W poprzednim roku akademickim ze wsparcia asystentów korzystało na Uniwersytecie Wrocławskim około 15 osób. Zakres ich zadań obejmuje m.in. pomoc w poruszaniu się między miejscami wykładów, przygotowania notatek, załatwienie formalności w dziekanacie. - O tym, w czym pomocni są asystenci, zależy od potrzeb podopiecznego i rodzaju niepełnosprawności - mówi dr Katarzyna Uczkiewicz, rzeczniczka prasowa uczelni, i zastrzega. - Jednak pomagają tylko w zadaniach dotyczących kształcenia, to asystenci dydaktyczni, nie robią zakupów, nie zawiozą do lekarza.

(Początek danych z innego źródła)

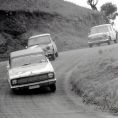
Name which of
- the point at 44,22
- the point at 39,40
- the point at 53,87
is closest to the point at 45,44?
the point at 39,40

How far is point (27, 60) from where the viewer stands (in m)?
19.2

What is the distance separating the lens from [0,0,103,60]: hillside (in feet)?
162

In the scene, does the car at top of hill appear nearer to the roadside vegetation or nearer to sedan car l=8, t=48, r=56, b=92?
the roadside vegetation

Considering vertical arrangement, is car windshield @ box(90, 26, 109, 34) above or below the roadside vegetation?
below

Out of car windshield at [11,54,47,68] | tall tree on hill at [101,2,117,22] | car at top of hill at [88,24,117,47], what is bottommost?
tall tree on hill at [101,2,117,22]

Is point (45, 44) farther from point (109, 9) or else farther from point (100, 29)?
point (109, 9)

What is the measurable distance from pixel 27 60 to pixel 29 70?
1.26 m

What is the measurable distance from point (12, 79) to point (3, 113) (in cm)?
373

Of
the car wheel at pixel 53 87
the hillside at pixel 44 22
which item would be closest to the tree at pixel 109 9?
the hillside at pixel 44 22

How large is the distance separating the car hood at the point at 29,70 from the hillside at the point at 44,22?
24.7 metres

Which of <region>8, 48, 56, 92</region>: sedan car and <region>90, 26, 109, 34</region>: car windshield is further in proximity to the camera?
<region>90, 26, 109, 34</region>: car windshield

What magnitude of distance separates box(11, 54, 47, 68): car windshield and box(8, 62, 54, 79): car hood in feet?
1.24

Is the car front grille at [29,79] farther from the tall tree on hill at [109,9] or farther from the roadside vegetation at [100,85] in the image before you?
the tall tree on hill at [109,9]

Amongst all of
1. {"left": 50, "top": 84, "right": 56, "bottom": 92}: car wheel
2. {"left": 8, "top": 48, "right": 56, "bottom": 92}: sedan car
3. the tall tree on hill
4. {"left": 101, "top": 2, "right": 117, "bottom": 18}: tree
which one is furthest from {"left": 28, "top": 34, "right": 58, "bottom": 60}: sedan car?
the tall tree on hill
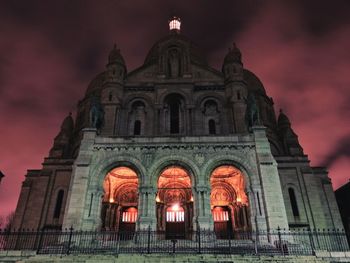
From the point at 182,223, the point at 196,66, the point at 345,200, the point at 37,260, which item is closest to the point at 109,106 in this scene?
the point at 196,66

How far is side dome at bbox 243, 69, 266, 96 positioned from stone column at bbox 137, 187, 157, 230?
74.6ft

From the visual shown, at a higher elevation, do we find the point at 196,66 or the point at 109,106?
the point at 196,66

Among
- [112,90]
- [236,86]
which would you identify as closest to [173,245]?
[112,90]

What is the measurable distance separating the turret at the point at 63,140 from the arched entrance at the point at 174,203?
13.3 meters

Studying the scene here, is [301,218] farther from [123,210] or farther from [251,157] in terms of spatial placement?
[123,210]

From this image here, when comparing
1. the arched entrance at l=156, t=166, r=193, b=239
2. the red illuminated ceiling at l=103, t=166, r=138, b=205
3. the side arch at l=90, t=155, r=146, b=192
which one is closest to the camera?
the side arch at l=90, t=155, r=146, b=192

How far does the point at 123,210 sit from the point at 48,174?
9.21 metres

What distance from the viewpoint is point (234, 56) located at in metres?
33.2

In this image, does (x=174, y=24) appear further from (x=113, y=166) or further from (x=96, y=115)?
(x=113, y=166)

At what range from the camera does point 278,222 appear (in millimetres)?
18453

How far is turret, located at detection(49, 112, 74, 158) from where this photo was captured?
104ft

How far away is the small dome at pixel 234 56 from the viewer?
32719 mm

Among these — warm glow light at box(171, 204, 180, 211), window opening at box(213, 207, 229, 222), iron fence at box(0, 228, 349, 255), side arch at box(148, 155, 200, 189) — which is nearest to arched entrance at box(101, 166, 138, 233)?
warm glow light at box(171, 204, 180, 211)

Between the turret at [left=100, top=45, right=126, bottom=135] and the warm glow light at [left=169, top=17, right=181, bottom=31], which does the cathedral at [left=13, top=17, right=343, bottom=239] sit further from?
the warm glow light at [left=169, top=17, right=181, bottom=31]
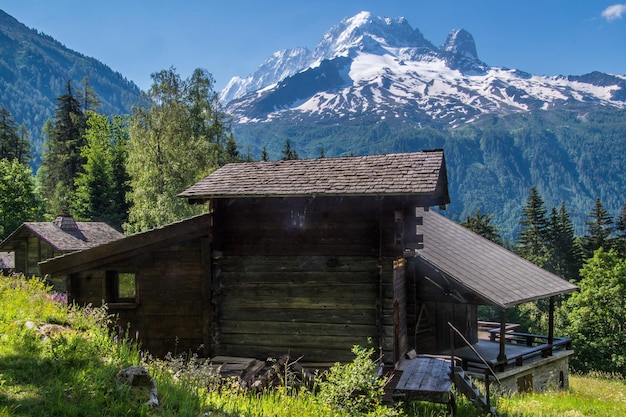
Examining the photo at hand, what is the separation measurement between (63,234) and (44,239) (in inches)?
62.5

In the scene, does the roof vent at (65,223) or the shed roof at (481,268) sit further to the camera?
the roof vent at (65,223)

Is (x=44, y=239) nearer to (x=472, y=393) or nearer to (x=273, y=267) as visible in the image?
(x=273, y=267)

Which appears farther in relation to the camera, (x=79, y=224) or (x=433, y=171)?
(x=79, y=224)

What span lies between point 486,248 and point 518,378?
222 inches

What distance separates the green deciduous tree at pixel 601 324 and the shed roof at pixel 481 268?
1687 centimetres

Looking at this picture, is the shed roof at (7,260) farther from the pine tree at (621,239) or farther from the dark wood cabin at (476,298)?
the pine tree at (621,239)

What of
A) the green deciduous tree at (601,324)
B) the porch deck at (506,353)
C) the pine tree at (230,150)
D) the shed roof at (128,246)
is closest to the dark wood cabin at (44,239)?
the pine tree at (230,150)

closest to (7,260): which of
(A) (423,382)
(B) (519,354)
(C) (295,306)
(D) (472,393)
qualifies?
(C) (295,306)

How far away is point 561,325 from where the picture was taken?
39.6 m

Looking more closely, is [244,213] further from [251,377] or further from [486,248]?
[486,248]

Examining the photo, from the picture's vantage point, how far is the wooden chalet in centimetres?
1307

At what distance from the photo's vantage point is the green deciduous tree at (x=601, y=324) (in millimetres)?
Answer: 33594

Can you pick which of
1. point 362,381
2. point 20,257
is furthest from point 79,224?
point 362,381

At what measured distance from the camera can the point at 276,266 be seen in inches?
543
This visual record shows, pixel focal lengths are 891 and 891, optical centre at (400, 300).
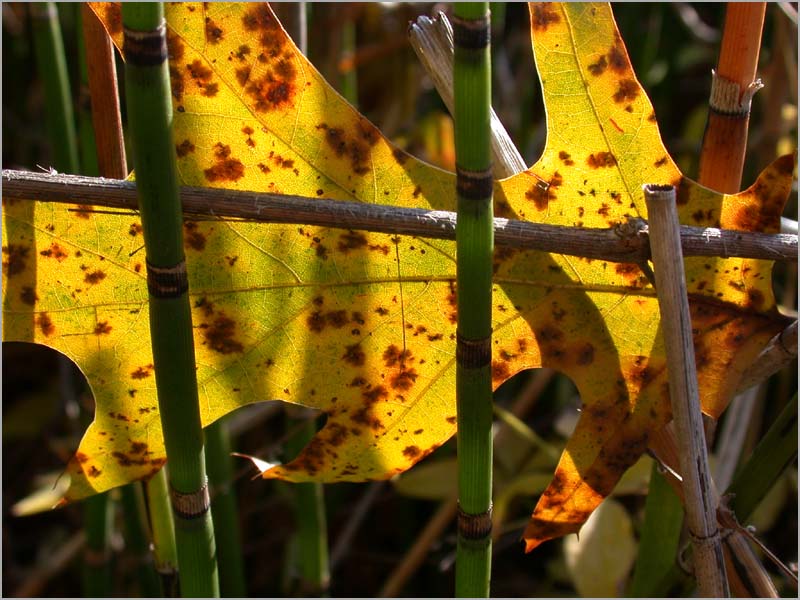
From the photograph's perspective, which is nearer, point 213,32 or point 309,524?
point 213,32

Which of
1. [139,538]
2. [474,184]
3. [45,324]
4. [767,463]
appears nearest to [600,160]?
[474,184]

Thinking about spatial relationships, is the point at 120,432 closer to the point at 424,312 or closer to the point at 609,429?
the point at 424,312

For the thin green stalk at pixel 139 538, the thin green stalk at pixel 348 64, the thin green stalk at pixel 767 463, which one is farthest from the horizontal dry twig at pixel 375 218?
the thin green stalk at pixel 348 64

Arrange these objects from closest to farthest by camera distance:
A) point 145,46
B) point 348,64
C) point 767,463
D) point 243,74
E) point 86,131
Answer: point 145,46
point 243,74
point 767,463
point 86,131
point 348,64

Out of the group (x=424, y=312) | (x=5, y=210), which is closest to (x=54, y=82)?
(x=5, y=210)

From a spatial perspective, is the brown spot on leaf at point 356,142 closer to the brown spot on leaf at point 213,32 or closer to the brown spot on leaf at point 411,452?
the brown spot on leaf at point 213,32

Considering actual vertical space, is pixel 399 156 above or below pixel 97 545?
above

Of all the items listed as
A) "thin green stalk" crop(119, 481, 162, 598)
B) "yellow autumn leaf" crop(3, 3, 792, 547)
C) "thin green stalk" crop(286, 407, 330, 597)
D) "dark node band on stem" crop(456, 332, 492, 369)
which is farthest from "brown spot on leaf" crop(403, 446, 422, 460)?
"thin green stalk" crop(119, 481, 162, 598)

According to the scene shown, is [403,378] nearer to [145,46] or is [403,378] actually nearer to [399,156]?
[399,156]
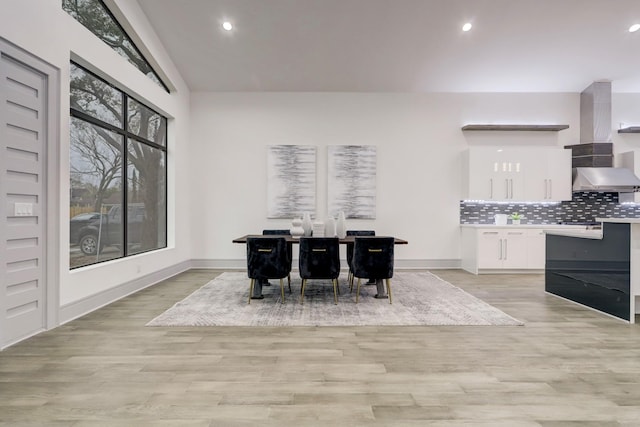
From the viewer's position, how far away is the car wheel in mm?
3905

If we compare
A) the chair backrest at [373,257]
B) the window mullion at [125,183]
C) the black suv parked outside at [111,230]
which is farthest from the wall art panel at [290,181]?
the chair backrest at [373,257]

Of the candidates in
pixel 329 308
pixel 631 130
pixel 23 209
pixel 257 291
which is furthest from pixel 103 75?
pixel 631 130

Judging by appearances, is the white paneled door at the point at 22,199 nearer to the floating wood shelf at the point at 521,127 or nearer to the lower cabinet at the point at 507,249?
the lower cabinet at the point at 507,249

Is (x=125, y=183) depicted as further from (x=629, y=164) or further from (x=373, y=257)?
(x=629, y=164)

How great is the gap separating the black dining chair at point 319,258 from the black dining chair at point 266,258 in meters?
0.24

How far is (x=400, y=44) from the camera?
545 centimetres

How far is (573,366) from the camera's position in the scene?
243cm

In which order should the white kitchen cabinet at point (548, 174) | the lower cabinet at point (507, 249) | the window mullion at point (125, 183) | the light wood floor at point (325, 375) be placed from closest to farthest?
the light wood floor at point (325, 375) → the window mullion at point (125, 183) → the lower cabinet at point (507, 249) → the white kitchen cabinet at point (548, 174)

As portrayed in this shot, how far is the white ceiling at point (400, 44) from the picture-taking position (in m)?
4.82

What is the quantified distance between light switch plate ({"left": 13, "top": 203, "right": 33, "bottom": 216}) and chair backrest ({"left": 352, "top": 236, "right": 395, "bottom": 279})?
317 cm

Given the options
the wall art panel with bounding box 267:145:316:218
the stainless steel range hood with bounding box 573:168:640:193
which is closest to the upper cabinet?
the stainless steel range hood with bounding box 573:168:640:193

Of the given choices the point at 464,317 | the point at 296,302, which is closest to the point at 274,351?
the point at 296,302

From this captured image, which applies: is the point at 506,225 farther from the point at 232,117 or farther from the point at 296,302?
the point at 232,117

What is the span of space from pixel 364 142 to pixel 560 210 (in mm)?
4004
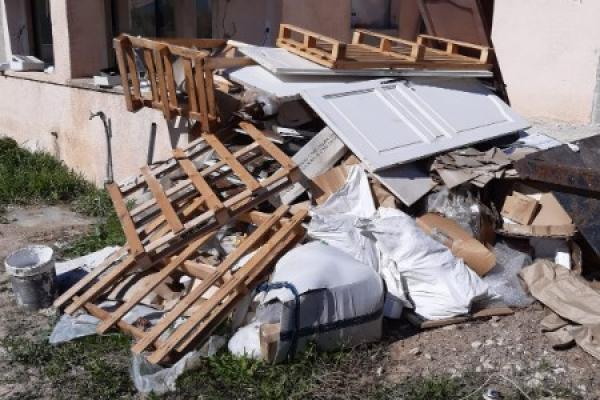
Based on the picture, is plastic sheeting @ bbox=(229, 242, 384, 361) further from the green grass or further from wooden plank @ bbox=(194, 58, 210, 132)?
the green grass

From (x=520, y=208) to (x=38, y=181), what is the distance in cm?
525

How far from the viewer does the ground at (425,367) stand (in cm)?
389

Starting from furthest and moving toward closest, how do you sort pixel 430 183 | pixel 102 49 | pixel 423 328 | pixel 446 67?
1. pixel 102 49
2. pixel 446 67
3. pixel 430 183
4. pixel 423 328

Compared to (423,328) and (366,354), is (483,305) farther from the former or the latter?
(366,354)

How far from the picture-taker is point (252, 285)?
14.9 ft

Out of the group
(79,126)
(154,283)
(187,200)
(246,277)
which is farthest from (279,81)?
(79,126)

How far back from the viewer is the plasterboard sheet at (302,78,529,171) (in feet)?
17.0

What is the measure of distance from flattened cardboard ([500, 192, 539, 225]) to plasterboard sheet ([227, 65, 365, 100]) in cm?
156

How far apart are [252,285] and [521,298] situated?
1.76 metres

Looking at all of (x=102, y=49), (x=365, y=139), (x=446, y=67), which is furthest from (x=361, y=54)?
(x=102, y=49)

W role asystentów wcielają się osoby po szkoleniach prowadzonych przez instytucje społeczne przygotowujących asystentów osób z niepełnosprawnościami. Studentom wymagającym wsparcia pomagają często członkowie rodziny. Optymalnie jest, kiedy asystentem zostaje kolega z grupy, bo nie musi rezygnować ze swoich zajęć.
Dr Uczkiewicz: - Zadania związane z opieką nad studentem z niepełnosprawnością można podzielić między dwie osoby. To ułatwia organizację takiej współpracy.
Asystenci są formalnie zatrudniani przez uczelnię na umowę zlecenie. Mogą zarobić kilkaset złotych w miesiącu. Ilość przepracowanych godzin zależy od potrzeb podopiecznego.
- Do 15 października czekamy na zgłoszenia studentów z niepełnosprawnościami, jak i na deklaracje osób, które chcą zostać asystentami – zapowiada rzeczniczka UWr.